Love and scandal are the best sweeteners of tea. —Henry Fielding

22 October 2017

Wake Island

Wake Island was apparently a huge box-office smash in 1942, as well as being widely acclaimed by critics. I was less impressed than the USAmerican populace in 1942, I guess. Act one is actually awful – stilted writing, bad acting, awkward editing.

Act two involves this absurd monologue about how women create memories or something. But the good part of acts two and three is the bombing of Wake island by Japanese forces. The sound, the explosions, the tension of it – all of that is great. I loved all of the air sequences too: they're balletic and exciting and dynamic.

As for the film's politics, Wake Island island surprised me by valorizing suicidal sacrifice by USAmerican soldiers.
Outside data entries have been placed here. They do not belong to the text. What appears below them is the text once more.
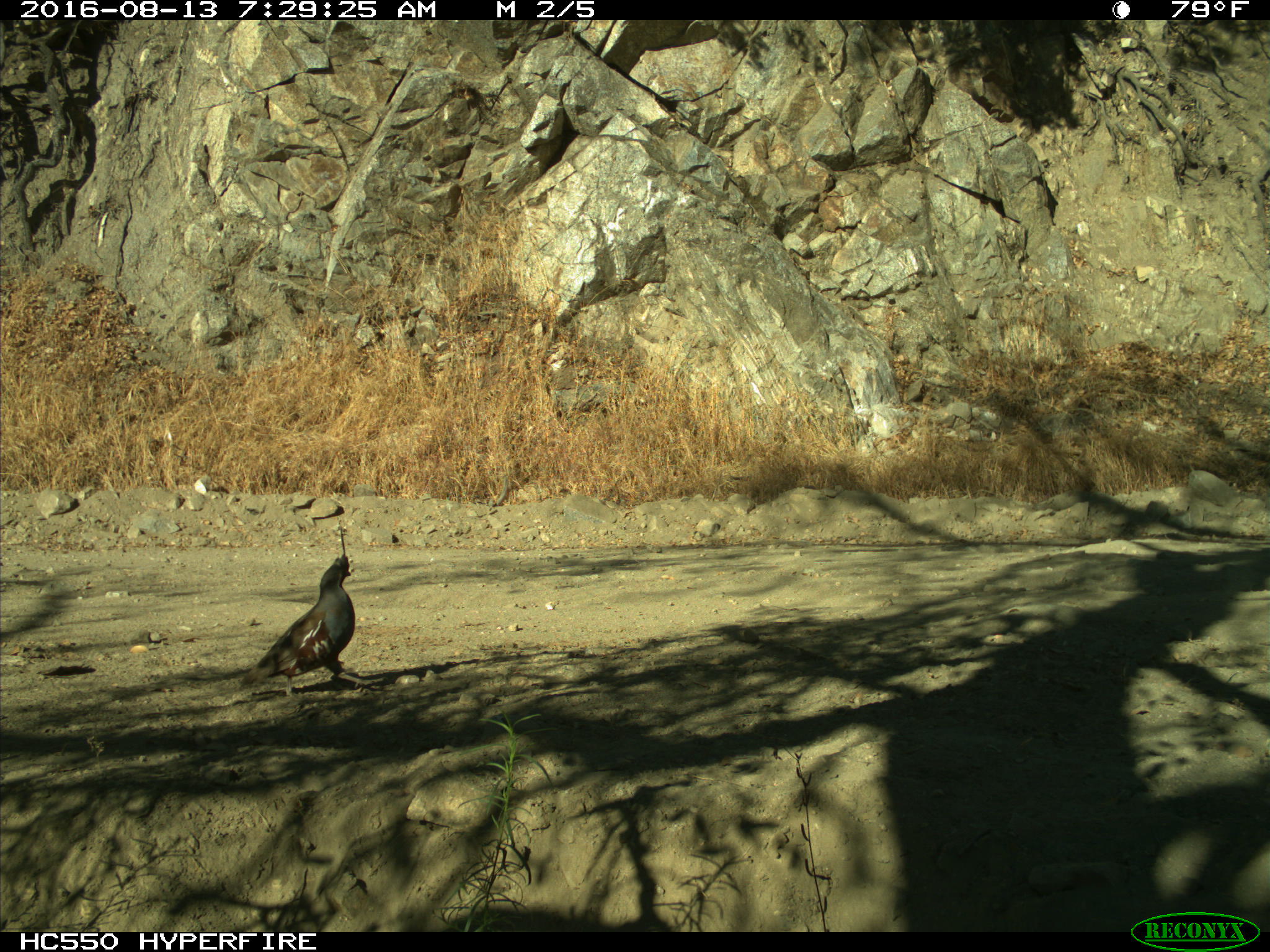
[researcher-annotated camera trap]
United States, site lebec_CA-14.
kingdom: Animalia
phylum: Chordata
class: Aves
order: Galliformes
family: Odontophoridae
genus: Callipepla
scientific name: Callipepla californica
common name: california quail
Callipepla californica (california quail).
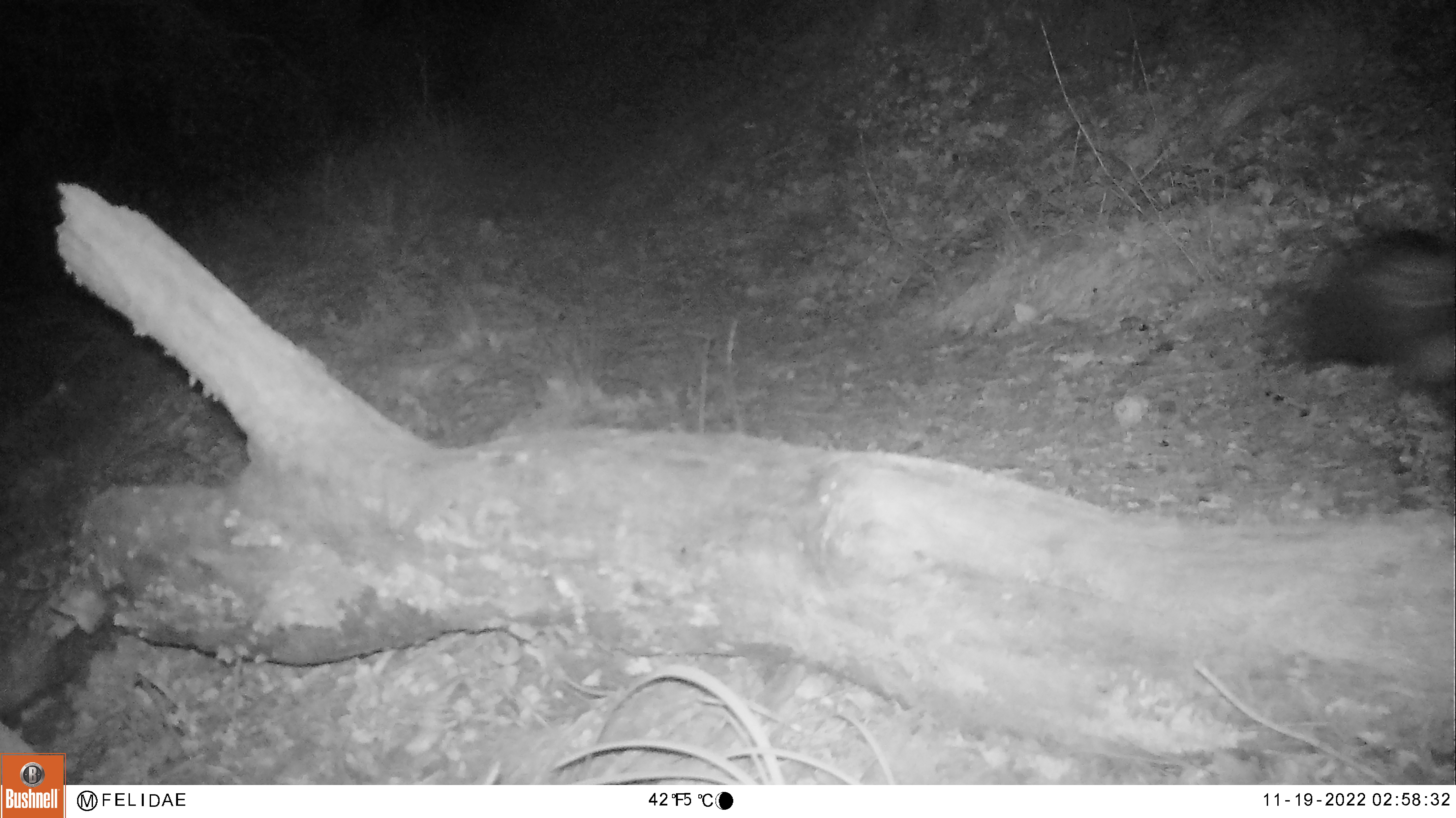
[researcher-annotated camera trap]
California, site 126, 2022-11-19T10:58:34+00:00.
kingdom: Animalia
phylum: Chordata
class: Mammalia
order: Carnivora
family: Mephitidae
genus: Mephitis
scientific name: Mephitis mephitis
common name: striped skunk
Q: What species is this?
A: Striped skunk (Mephitis mephitis).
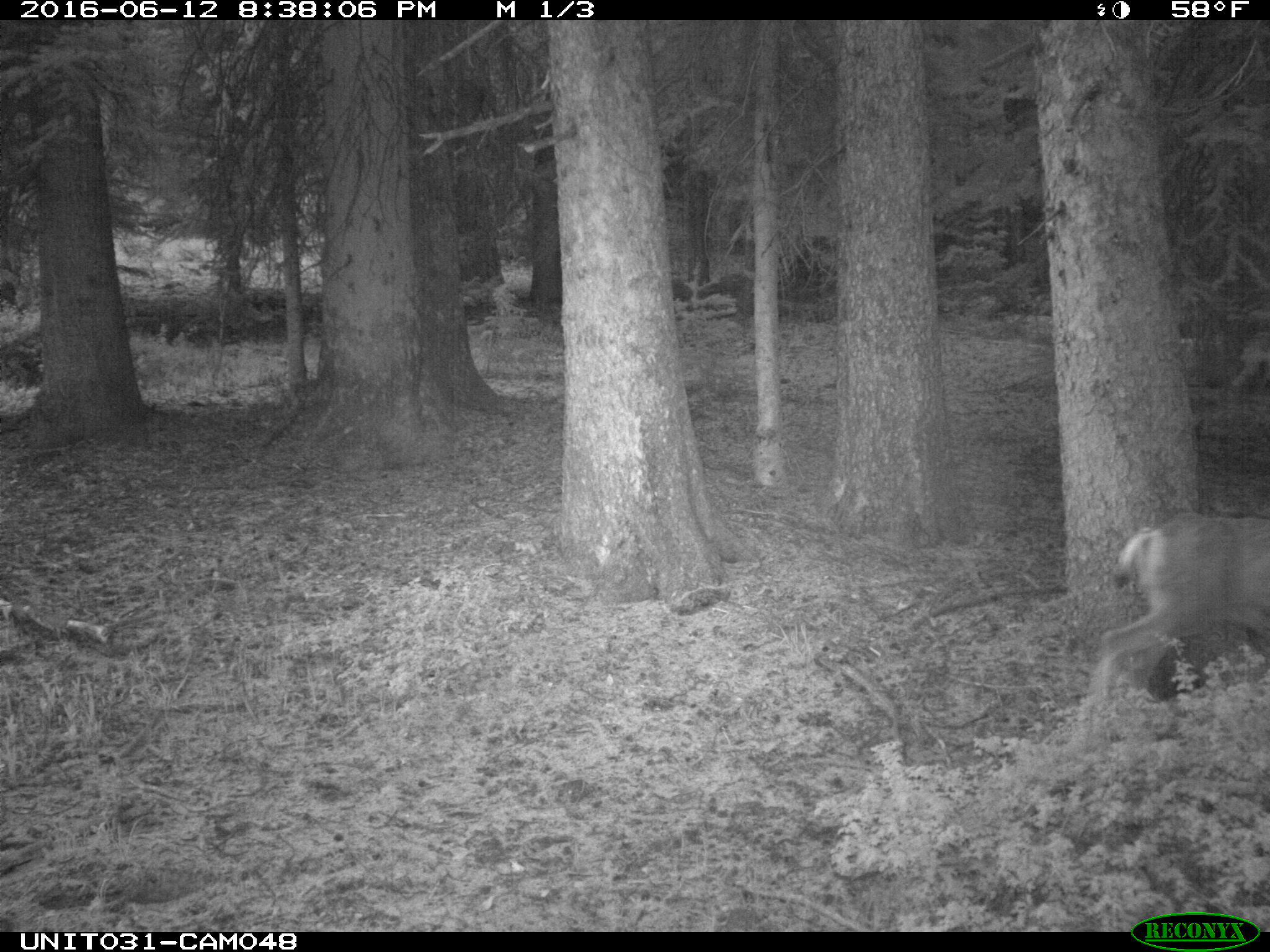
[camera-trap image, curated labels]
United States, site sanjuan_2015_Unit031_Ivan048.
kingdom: Animalia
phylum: Chordata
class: Mammalia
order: Artiodactyla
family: Cervidae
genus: Odocoileus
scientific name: Odocoileus hemionus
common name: mule deer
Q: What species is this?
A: Odocoileus hemionus (mule deer).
As much as the Japanese kamikaze would be demonized by United States media, our own media celebrated suicidal missions and sacrificing one's self for one's nation.

As for actual violence, Wake Island soft pedals things, like most films from this period under the PCA. When a man dies, he sort of clutches his breast, seizes up, and collapses. This isn't Bataan. Men don't bleed in Wake Island; they just fall over.

Honestly, though, it's sort of crazy that John Farrow made this movie in 1942, less than a year after the actual battle for Wake. And I was shocked to find that the film also references the Warsaw ghetto! Wake Island was released in August 1942, and evacuations of Polish Jews to Treblinka had only begun earlier that Summer.

The film ends with an upbeat musical sequence, over which a voice intones: "These marines fought a great fight!" as though the whole thing were a game. It's an odd bit of nonsense, that quote obviously makes the whole thing seem like a bit of fun rather than a slaughter in which hundreds of men were killed.

In any case, this ended up being sort of cool to watch, even if it is, more often than not, overly sentimental and awkwardly made.